_Data for this exercise_
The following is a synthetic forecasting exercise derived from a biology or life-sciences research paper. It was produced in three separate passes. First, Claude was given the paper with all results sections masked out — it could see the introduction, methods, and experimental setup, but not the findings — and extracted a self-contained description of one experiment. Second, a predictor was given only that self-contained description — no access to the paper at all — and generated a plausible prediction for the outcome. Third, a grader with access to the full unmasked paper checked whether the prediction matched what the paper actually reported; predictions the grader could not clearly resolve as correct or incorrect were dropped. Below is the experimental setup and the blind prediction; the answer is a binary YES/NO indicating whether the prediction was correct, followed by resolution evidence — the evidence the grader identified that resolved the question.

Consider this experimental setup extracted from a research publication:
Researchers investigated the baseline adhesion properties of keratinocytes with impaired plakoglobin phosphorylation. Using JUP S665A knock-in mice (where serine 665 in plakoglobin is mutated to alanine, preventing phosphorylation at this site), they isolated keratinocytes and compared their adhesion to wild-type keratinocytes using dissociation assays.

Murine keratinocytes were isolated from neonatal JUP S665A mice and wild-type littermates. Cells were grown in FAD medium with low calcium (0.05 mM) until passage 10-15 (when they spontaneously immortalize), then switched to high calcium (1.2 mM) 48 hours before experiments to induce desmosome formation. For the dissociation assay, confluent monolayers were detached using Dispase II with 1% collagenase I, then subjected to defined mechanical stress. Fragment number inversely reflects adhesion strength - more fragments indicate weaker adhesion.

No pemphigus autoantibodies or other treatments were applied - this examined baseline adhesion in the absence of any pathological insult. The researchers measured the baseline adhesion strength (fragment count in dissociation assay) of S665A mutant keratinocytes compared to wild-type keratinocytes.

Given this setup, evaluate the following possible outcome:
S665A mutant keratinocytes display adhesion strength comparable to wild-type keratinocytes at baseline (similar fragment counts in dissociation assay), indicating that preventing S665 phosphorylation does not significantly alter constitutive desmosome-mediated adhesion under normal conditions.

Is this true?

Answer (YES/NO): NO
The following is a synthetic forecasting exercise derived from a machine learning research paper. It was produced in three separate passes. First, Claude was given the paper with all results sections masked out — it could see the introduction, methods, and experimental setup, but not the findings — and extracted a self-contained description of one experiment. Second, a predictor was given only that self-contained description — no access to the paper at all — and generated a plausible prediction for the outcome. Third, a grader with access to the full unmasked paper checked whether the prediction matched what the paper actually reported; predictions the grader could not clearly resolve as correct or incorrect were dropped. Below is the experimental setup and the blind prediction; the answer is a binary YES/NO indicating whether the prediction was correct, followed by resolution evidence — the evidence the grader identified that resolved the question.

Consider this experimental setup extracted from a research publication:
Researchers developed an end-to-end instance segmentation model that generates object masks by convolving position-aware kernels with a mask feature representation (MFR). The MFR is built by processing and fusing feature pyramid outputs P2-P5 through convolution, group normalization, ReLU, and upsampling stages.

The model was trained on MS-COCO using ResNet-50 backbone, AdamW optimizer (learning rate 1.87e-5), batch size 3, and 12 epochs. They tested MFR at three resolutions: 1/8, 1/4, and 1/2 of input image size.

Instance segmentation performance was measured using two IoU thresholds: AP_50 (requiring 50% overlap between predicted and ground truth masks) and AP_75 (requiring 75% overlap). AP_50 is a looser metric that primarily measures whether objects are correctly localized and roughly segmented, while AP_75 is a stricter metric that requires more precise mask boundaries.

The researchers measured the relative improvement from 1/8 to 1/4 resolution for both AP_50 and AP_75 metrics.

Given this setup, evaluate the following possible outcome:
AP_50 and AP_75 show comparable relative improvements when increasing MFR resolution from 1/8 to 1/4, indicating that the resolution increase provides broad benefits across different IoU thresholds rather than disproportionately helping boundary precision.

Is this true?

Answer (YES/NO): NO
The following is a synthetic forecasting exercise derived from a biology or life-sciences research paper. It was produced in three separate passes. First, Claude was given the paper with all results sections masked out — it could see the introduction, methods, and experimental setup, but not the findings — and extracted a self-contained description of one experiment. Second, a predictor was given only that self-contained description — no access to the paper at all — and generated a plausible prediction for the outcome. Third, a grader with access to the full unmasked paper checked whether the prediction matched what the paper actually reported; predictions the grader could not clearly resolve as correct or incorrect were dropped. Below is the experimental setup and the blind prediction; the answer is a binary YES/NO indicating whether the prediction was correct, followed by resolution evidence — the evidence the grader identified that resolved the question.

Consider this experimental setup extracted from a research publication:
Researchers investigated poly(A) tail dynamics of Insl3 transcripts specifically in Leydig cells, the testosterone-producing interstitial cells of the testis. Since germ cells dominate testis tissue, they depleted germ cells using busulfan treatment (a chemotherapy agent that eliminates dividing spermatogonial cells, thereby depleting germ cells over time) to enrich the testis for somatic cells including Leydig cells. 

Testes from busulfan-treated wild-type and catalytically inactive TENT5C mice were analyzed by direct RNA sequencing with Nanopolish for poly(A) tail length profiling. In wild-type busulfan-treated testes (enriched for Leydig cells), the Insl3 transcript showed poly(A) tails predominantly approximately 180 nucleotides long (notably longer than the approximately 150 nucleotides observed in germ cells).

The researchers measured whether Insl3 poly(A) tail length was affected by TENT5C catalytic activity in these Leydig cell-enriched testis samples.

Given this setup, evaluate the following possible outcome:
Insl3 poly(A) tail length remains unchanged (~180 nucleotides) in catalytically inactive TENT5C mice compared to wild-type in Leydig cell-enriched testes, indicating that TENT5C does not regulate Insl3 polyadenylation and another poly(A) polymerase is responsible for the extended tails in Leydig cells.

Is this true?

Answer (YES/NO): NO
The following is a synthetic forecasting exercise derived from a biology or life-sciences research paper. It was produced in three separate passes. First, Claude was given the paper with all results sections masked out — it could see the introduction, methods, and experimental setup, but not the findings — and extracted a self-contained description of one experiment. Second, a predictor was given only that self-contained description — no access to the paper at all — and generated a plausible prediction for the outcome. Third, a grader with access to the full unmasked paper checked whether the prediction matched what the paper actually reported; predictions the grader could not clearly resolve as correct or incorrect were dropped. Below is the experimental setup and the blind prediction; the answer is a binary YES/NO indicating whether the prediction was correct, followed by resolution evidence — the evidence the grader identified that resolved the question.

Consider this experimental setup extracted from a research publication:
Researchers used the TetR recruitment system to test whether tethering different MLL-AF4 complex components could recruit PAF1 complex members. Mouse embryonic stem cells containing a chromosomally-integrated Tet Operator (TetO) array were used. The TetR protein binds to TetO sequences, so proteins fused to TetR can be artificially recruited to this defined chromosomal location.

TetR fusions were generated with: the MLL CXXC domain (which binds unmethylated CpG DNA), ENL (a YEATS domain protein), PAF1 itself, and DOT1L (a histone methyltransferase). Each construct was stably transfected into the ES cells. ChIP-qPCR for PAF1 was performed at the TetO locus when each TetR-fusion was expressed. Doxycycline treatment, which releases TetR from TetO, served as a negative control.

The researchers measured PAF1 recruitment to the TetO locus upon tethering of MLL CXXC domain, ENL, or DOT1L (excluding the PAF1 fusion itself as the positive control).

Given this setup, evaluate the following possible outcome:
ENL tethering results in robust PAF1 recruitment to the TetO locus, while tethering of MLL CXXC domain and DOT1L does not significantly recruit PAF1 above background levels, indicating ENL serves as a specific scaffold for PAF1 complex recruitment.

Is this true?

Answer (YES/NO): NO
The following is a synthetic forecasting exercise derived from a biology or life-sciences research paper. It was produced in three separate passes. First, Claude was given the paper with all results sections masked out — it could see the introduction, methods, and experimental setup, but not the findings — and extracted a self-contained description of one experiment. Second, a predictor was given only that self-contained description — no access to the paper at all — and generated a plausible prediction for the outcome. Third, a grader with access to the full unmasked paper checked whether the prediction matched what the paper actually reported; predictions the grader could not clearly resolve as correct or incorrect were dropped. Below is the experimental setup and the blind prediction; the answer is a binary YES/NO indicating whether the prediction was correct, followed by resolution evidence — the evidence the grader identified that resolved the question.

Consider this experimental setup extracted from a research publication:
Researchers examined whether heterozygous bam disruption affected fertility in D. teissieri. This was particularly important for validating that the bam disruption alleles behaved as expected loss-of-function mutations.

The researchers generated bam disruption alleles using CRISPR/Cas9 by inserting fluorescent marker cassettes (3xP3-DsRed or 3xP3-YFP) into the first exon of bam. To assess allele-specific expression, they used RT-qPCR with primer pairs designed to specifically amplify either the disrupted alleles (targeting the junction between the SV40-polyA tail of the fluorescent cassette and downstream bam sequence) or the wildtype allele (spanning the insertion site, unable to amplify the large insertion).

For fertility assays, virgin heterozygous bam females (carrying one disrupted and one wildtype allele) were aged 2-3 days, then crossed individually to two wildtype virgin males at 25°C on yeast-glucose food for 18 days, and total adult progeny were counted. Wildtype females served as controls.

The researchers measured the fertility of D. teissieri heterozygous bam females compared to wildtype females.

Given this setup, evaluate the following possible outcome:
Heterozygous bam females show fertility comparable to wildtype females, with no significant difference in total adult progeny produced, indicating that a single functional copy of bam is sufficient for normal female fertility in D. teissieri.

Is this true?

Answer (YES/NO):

_Exercise instructions_
Whenever a line of the data includes the word "catalytically", show that line in full.

_Solution for this problem_
Testes from busulfan-treated wild-type and catalytically inactive TENT5C mice were analyzed by direct RNA sequencing with Nanopolish for poly(A) tail length profiling. In wild-type busulfan-treated testes (enriched for Leydig cells), the Insl3 transcript showed poly(A) tails predominantly approximately 180 nucleotides long (notably longer than the approximately 150 nucleotides observed in germ cells).
Insl3 poly(A) tail length remains unchanged (~180 nucleotides) in catalytically inactive TENT5C mice compared to wild-type in Leydig cell-enriched testes, indicating that TENT5C does not regulate Insl3 polyadenylation and another poly(A) polymerase is responsible for the extended tails in Leydig cells.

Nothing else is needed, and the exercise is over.